Um auf die Situation von kranken Gefangenen in der Türkei aufmerksam zu machen, veranstaltet die Gefängniskommission des Menschenrechtsvereins IHD seit über acht Jahren jeden Samstag in den türkischen Metropolen Istanbul, Ankara und Izmir eine „F-Sitzung“ - in Anlehnung an das türkische Gefängnissystem Typ-F. Auf den Mahnwachen wird das Schicksal einer oder eines Gefangenen behandelt, um die Öffentlichkeit zu sensibilisieren. Vor dem Hintergrund der Corona-Pandemie finden die Sit-ins seit Monaten allerdings nicht wie gewohnt auf der Straße statt, sondern in den Vereinsräumlichkeiten der Kommission.
In Istanbul erinnerten die Menschenrechtler*innen des IHD am Samstag im Rahmen ihres mittlerweile 434. Aktionstages an das Schicksal von Makbule Özbek. Die 72-jährige Friedensaktivistin ist am 26. Juni gemeinsam mit 22 weiteren Personen aufgrund eines Ermittlungsverfahrens gegen den Gesellschaftskongress (kurd. Kongreya Civaka Demokratîk - KCD, türk. Demokratik Toplum Kongresi - DTK) in Amed (türk. Diyarbakir) verhaftet worden. Seitdem befindet sie sich unter dem Vorwurf der „Mitgliedschaft in einer Terrororganisation“ unter Quarantänebedingungen in Einzelhaft in einem örtlichen Gefängnis.
Das Verfahren gegen den KCD gilt als „Zerschlagungsplan der basisdemokratischen Selbstorganisierung der Zivilgesellschaft“. Die Organisation fungiert als Dachverband politischer Parteien, zivilgesellschaftlicher Einrichtungen, religiöser Gemeinden sowie Frauen- und Jugendorganisationen. Sie ist ein wichtiges Organ des Modells des Demokratischen Konföderalismus – der auf lokale Demokratie statt Zentralstaatlichkeit setzt. Der KCD versteht sich als gesellschaftlicher Gegenentwurf zu staatlichen Strukturen, der, gestützt auf Räte- und Basisdemokratie, Konzepte zur Selbstorganisierung der Bevölkerung und Alternativen der kommunalen Selbstverwaltung erarbeitet – ein Dorn im Auge der zentralistischen AKP-Regierung, es droht ein Verbotsverfahren.

###

**Aufgaben zur Übung**
1. Übernehmen Sie aus dem Übungstext den Abschnitt, der mit den Worten „In Istanbul erinnerten“ beginnt und mit „einem örtlichen Gefängnis.“ endet, wortgetreu.
2. Beantworten Sie anhand des Übungstexts:
(a) Wie alt ist Makbule Özbek?
(b) In welchen drei Städten veranstaltet die Gefängniskommission des IHD die „F-Sitzung“?
(c) Für welche Regierung ist der KCD ein Dorn im Auge?
3. Setzen Sie den Übungstext zu den F-Sitzungen des IHD und dem Verfahren gegen den KCD im Anschluss an seinen letzten Satz fort.
Die Auflistung hat keinen Bezug zum Übungstext.

**Bereitgestellte Daten**
###

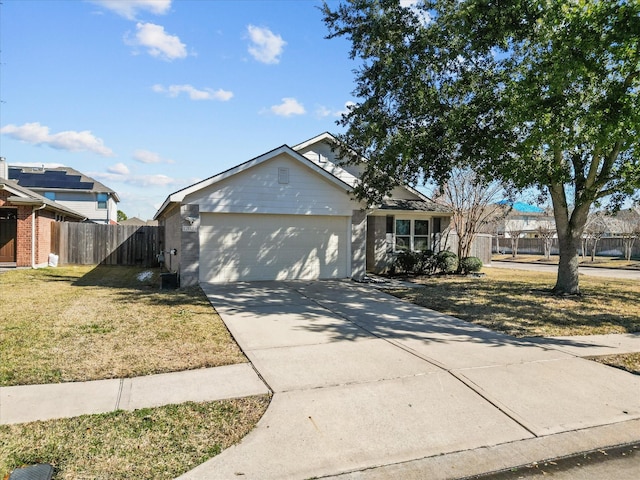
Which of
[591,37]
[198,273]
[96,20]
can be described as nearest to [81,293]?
A: [198,273]

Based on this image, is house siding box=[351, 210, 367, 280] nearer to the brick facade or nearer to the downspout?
the downspout

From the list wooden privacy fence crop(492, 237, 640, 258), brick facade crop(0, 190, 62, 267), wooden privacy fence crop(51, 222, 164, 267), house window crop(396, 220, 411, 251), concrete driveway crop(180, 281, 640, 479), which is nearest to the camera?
concrete driveway crop(180, 281, 640, 479)

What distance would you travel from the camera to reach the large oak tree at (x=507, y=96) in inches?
332

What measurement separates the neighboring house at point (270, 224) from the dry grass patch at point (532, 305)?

###

**Antworten je Aufgabe**
1.
In Istanbul erinnerten die Menschenrechtler*innen des IHD am Samstag im Rahmen ihres mittlerweile 434. Aktionstages an das Schicksal von Makbule Özbek. Die 72-jährige Friedensaktivistin ist am 26. Juni gemeinsam mit 22 weiteren Personen aufgrund eines Ermittlungsverfahrens gegen den Gesellschaftskongress (kurd. Kongreya Civaka Demokratîk - KCD, türk. Demokratik Toplum Kongresi - DTK) in Amed (türk. Diyarbakir) verhaftet worden. Seitdem befindet sie sich unter dem Vorwurf der „Mitgliedschaft in einer Terrororganisation“ unter Quarantänebedingungen in Einzelhaft in einem örtlichen Gefängnis.

2.
(a) 72 Jahre
(b) Istanbul, Ankara und Izmir
(c) Für die zentralistische AKP-Regierung

3.
Makbule Özbek kurz vor ihrer ersten Inhaftierung
Makbule Özbek ist chronisch herzkrank. Zudem leidet sie an Bluthochdruck, Diabetes und Nierenschwäche. Ihre Anwältin legte bereits Haftbeschwerde ein, weil Özbek aufgrund ihrer Erkrankungen durch die Pandemie in Lebensgefahr schwebe. Der Antrag wurde allerdings abgelehnt. Das Gericht begründete seine Entscheidung mit vermeintlicher Fluchtgefahr der 72-Jährigen. Es ist nicht das erste Mal, dass Makbule Özbek im Gefängnis sitzt. Die Mutter von sechs Kindern, von denen zwei ihr Leben im kurdischen Befreiungskampf verloren haben, wurde 1998 das erste Mal inhaftiert – weil ihre Kinder bei der Guerilla waren. Nach zweieinhalb Jahren wurde sie zunächst aus der Untersuchungshaft entlassen, als 2010 schließlich das rechtskräftige Urteil gegen sie vorlag, musste sie weitere zweieinhalb Jahre der Gesamtstrafe in Höhe von 7,5 Jahren wegen angeblicher „PKK-Mitgliedschaft“ absitzen.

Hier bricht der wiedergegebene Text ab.